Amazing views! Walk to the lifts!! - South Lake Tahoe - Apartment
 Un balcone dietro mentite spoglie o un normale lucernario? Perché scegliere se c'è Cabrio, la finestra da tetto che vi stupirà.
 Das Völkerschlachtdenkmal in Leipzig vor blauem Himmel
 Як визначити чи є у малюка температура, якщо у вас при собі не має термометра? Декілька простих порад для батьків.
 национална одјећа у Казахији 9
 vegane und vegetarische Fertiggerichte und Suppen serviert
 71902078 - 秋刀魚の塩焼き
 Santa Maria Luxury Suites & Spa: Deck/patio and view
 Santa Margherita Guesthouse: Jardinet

About this exercise:
Whenever a line of the entries contains the string "Santa", copy that line.

Exercise solution:
 Santa Maria Luxury Suites & Spa: Deck/patio and view
 Santa Margherita Guesthouse: Jardinet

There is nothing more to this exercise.